- andrew johnston (Unlicensed)
A common Manager use case is to generate structured data, starting from some Twitter data, e.g. as provided from either Gnip or DataSift.
Getting the Social Data Into The Platform
Using a service such as Datasift or Gnip, you can monitor for a specific time period, using a specific set of terms or other filtering criteria. The results can then be saved and exported in your data format of choice. JSON is a universally recognized format for the export and interchange of social data, and is the data format of preference for most services and the Ikanow platform.
After you have exported a JSON file from your preferred service, you can upload it to the Ikanow platform using a variety of methods.
- upload a JSON file to a share using the file uploader
- connect the platform to a Windows/Samba share
- connect to Amazon S3
For the purposes of example we will show the file uploader
To upload the file, using the file uploader
- Navigate to Manager>File Uploader.
- Fill in the fields of the File Uploader and Choose the file.
- Click on Submit.
Make sure you take note of the generated ID, which is displayed above after submission.
where id, is the alphanumeric character string displayed to the right of get/
Creating the New Source
Once the social data is loaded into the platform, you can create a new source.
There are a variety of source templates in the Source Manager which will work, when working with Twitter data.

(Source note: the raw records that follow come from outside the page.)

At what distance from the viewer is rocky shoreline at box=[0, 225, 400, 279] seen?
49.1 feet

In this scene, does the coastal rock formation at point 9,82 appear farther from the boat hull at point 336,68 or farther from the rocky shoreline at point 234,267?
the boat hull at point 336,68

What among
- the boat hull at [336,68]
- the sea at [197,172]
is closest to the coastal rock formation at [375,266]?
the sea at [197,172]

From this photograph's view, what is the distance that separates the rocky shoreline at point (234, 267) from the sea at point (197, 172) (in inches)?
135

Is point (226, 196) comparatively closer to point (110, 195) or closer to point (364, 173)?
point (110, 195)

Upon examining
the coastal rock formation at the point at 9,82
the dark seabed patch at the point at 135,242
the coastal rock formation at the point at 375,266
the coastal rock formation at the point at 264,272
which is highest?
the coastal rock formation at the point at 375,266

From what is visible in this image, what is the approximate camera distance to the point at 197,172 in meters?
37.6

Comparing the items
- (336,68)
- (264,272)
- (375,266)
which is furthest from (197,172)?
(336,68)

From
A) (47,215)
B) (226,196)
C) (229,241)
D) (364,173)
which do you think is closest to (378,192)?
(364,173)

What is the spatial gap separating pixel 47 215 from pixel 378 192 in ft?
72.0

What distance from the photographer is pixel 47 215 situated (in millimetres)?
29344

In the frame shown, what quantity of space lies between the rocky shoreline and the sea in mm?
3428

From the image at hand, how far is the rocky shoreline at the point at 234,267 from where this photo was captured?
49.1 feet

The template, and source configuration that you ultimately use will be based on your data and your intended purpose.
In this example we will use a simple source configuration, based on the Feed extractor.
To create the new source
- Navigate to Source Editor>New Source.
- Select the appropriate template: For example, "RSS Source".
- Click on Select.
- Fill in the remaining information, and ensure you select the correct Community.
- Click on Save Source.
You will be presented with the following source configuration, suitable for making a few simple adjustments.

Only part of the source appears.